Chad Davis v. William Stephens, Director
This text of 605 F. App'x 421 (Chad Davis v. William Stephens, Director) is published on Counsel Stack Legal Research, covering Court of Appeals for the Fifth Circuit primary law. Counsel Stack provides free access to over 12 million legal documents including statutes, case law, regulations, and constitutions.
Opinion
Chad Fenley Davis, Texas prisoner # 1336888, is serving a life sentence for capital murder. He has moved for a certificate of appealability (COA) from the denial of a motion he filed under Federal Rule of Civil Procedure 60(b) concerning his prior 28 U.S.C. § 2254 proceeding. A COA. is unnecessary because Davis merely asked the district court to reopen the time for filing an appeal from the denial of the § 2254 petition. See Dunn v. Cockrell, 302 F.3d 491, 492 & n. 1 (5th Cir.2002).

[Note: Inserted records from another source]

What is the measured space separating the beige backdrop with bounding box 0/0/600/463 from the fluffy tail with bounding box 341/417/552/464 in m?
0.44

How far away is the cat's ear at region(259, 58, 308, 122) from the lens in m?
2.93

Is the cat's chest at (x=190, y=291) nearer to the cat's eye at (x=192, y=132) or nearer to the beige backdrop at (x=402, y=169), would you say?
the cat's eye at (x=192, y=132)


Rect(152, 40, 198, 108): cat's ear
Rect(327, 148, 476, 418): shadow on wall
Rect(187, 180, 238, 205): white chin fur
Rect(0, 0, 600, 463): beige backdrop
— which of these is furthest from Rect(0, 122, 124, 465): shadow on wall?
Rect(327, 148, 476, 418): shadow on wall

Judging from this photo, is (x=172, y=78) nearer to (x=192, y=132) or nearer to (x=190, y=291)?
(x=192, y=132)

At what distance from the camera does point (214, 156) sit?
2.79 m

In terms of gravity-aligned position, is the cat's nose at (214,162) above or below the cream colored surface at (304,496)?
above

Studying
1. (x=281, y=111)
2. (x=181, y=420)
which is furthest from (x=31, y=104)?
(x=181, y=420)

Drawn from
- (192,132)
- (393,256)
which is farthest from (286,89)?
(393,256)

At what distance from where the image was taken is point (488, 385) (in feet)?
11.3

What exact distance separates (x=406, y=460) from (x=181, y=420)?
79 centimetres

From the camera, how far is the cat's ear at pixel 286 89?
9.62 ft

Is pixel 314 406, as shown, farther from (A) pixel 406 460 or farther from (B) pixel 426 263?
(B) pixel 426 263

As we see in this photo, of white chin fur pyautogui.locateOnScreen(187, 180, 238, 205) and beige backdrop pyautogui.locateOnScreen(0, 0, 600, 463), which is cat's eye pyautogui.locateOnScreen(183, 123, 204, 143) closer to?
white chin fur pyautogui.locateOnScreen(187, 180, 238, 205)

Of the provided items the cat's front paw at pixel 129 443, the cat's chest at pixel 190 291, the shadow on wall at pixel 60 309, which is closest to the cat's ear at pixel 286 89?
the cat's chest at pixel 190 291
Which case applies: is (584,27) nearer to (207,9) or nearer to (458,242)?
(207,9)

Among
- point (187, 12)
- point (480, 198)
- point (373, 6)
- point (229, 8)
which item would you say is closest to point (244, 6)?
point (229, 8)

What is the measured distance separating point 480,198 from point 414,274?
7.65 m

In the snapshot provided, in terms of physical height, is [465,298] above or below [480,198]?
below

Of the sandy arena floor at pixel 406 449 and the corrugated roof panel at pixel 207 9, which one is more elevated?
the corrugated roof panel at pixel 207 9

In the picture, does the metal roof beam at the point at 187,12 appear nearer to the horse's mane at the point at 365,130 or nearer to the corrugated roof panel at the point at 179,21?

Davis’s case is therefore before us on his motion to appeal IFP, and our inquiry “is limited to whether the appeal involves ‘le,gal points arguable on their merits (and therefore not frivolous).’ ” Howard v. King, 707 F.2d 215, 220 (5th Cir.1983) (citation omitted). We review the denial of Davis’s Rule 60 motion for abuse of discretion. See Seven Elves, Inc. v. Eskenazi, 635 F.2d 396, 402 (5th Cir.1981). The denial “must have been so unwarranted as to constitute an abuse of discretion.” Id. A Rule 60 motion may not be used to circumvent the time limits for appealing, especially where, as here, the motion was made after the period for seeking an extension of time for appeal has expired. See Dunn, 302 F.3d at 492-93; see also Perez v. Stephens, 745 F.3d 174, 177-79 (5th Cir.) (holding that Rule 60(b) does not permit circumvention of Rule 4’s time limits for appealing in a habeas case), cert. denied, — U.S.-, 135 S.Ct. 401, 190 L.Ed.2d 289 (2014). Martinez v. Ryan, — U.S.-, 132 S.Ct. 1309, 182 L.Ed.2d 272 (2012), does not help Davis because Martinez did not create an exception “to *422 statutory limits on appellate jurisdiction.” Perez, 745 F.3d at 179. The denial of Davis’s Rule 60 motion was not an abuse of discretion, and his appeal lacks arguable merit. See Howard, 707 F.2d at 220; Seven Elves, 635 F.2d at 402.
A COA is DENIED AS UNNECESSARY; the IFP motion is DENIED, and the appeal is DISMISSED. 5th Cir. R. 42.2.
Pursuant to 5th Cir. R. 47.5, the court has determined that this opinion should not be published and is not precedent except under the limited circumstances set forth in 5th Cir. R. 47.5.4.